**DOCUMENT EXCERPT:**
Well, AFAICT we still allocate a log vector to attach to the log item
(if one doesn't exist already), but that might not be your point.
Indeed, we essentially wouldn't log anything or otherwise insert the log
item if ->iop_size() tells us there's nothing to log (or order).

> I think I'd be more comfortable with this patch if there was an ASSERT
> to that effect so that if some future patch screws up and fails to
> attach any iovecs to a dirty buffer (or sets the dirty flag without
> marking anything dirty) then it's clear that this isn't supposed to
> happen.
> 

... or if some future patch modifies a buffer and somehow dirties it
without logging it, or if the logging code breaks and fails to track a
request to log an object. ;)

Yeah, I agree on an assert as a minimum contingency.

> As for clearing LID_DIRTY, someone handed us a log item in an
> inconsistent state, so perhaps we should shut down the fs instead?  I
> get that LID_DIRTY is a flag that is a proxy for counting the iovecs,
> but if the iovec array and the flag disagree then something funny is
> going on.  Then again I guess it's mysterious if something scribbles on
> our incore log and the fs just shuts down... so I guess I'd be ok with
> clearing the flag so long as /something/ gets logged about in-memory
> state being weird even on production kernels.
> 

As I see it, it's really not so much about the log item as it is about
the implications of implicitly (partially) clearing a dirty transaction.
We definitely don't want to insert a clean (niovecs == 0, ->li_lv ==
NULL) log item into the CIL. That's part of what this patch does and
certainly makes sense.

However, what it also does is assume the transaction that set
the lidp dirty did not physically modify the associated metadata item
based on what was(n't) logged. If the metadata wasn't modified, then
everything is fine, this causes no problems and shutting down would be
overkill for what was likely a code bug to erroneously dirty a lidp. If
the metadata was modified, then the transaction commit probably corrupts
the filesystem (consider how whatever else is in the transaction may
relate to the modified/unlogged buffer).

Essentially all I'm really suggesting is an earlier error check on the
transaction during the commit process. E.g., if a lidp is dirty but
points to a clean lip, return an error rather than assume whatever bug
that lead to dirtying the lip didn't modify the in-core metadata so that
in addition to not inserting to the CIL, we also minimize risk of silent
corruption.

**EXERCISE INSTRUCTIONS:**
Duplicate, word for word, the part of the log item discussion from "Essentially all I'm" to "corruption.".

**GIVEN INFORMATION:**
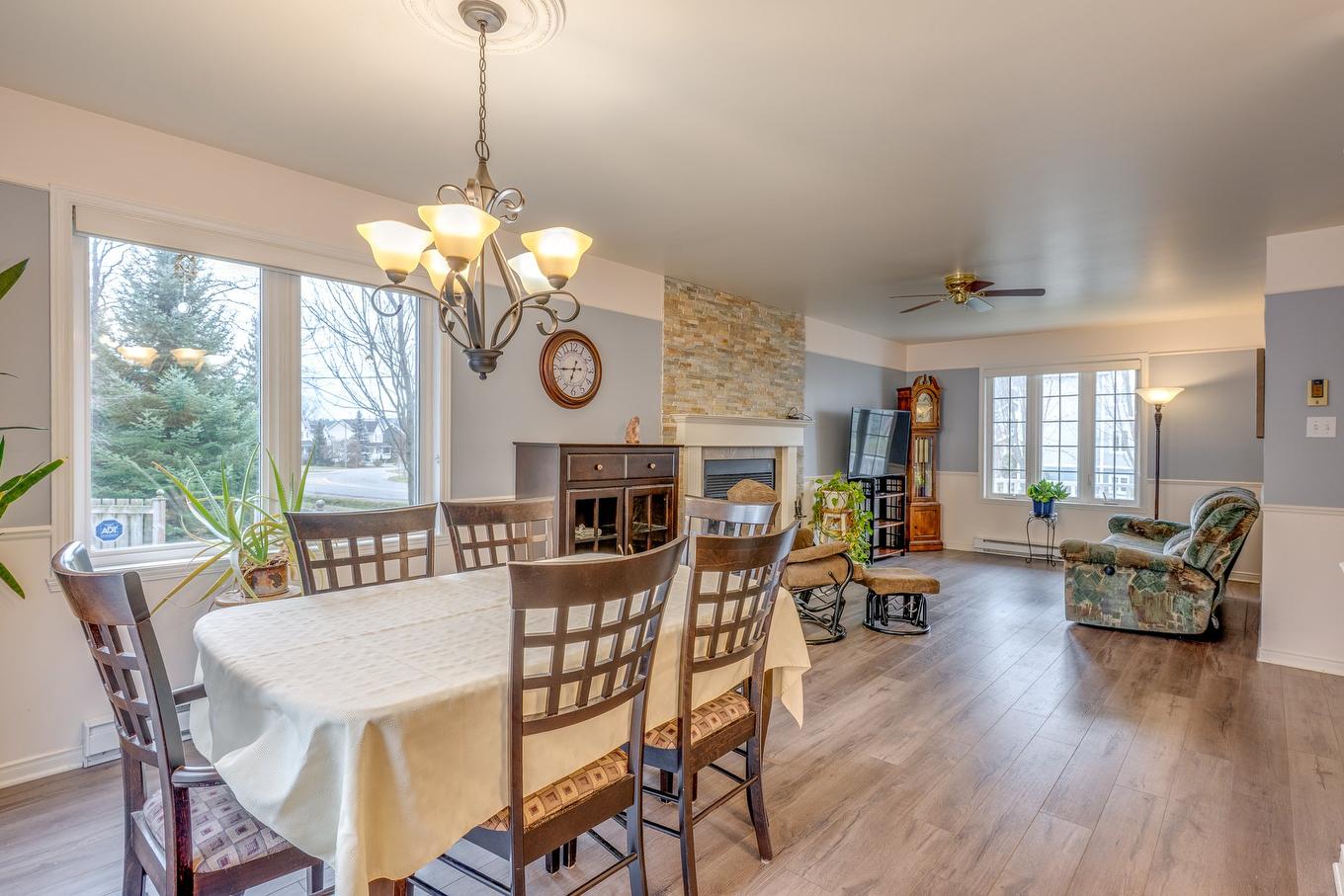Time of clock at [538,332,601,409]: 6:44
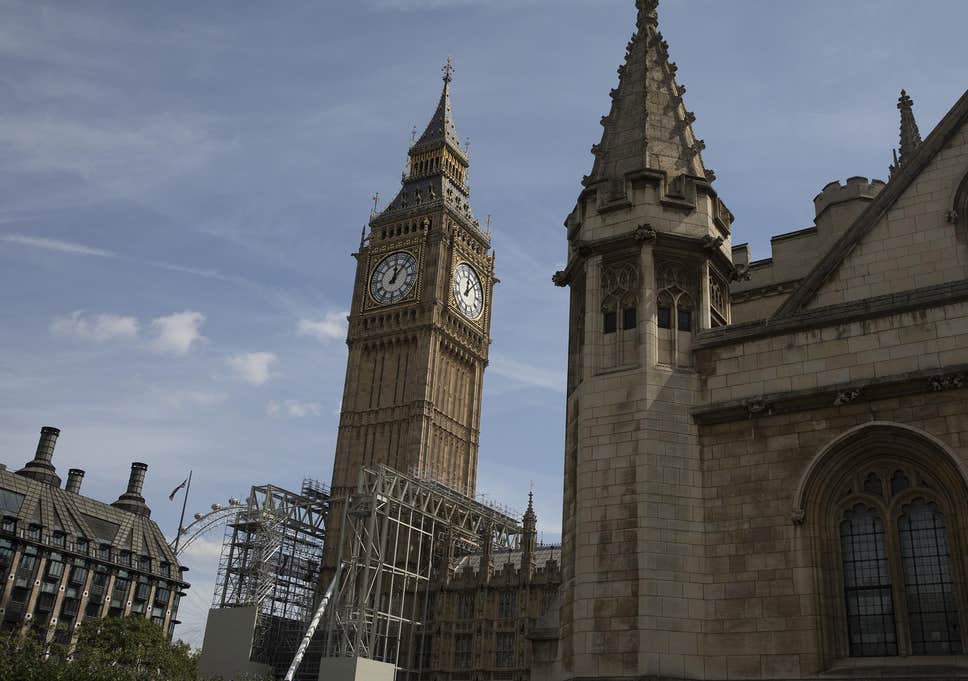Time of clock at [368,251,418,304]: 12:07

**RESPONSE FOR THIS EXERCISE:**
Essentially all I'm really suggesting is an earlier error check on the
transaction during the commit process. E.g., if a lidp is dirty but
points to a clean lip, return an error rather than assume whatever bug
that lead to dirtying the lip didn't modify the in-core metadata so that
in addition to not inserting to the CIL, we also minimize risk of silent
corruption.